## Given problem
Tally the lines in the entries below that contain the string "much", with a case-sensitive match, and report only the number.

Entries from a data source
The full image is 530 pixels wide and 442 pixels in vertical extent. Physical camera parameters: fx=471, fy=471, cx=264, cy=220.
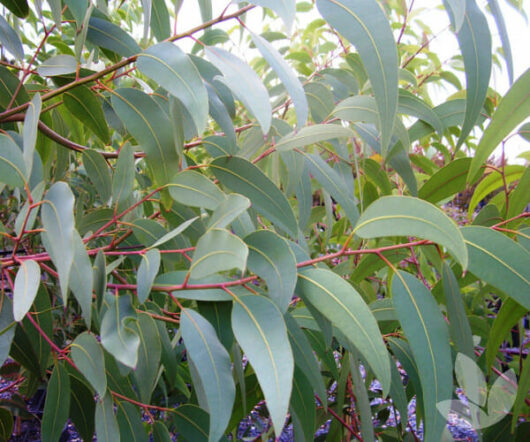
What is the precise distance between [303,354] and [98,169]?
1.17 feet

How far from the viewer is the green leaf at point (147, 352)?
516 millimetres

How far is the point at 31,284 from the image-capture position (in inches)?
15.8

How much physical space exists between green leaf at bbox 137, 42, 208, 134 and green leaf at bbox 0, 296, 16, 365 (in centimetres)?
28

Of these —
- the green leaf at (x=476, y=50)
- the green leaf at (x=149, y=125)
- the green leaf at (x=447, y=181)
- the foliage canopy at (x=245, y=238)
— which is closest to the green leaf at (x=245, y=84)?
the foliage canopy at (x=245, y=238)

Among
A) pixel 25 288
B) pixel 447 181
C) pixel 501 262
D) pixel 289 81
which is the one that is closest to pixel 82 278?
pixel 25 288

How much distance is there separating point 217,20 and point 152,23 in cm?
18

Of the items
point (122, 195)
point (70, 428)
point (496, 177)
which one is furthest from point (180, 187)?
point (70, 428)

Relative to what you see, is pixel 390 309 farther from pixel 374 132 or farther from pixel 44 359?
pixel 44 359

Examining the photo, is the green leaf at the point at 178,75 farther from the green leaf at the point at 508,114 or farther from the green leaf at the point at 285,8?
the green leaf at the point at 508,114

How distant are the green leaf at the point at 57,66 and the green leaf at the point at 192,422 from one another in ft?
1.39

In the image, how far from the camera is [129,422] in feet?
1.86

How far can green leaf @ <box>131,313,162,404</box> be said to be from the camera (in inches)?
20.3

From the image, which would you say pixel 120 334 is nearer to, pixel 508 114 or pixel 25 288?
pixel 25 288

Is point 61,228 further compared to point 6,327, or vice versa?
point 6,327
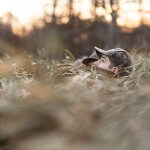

## Solution to this problem
2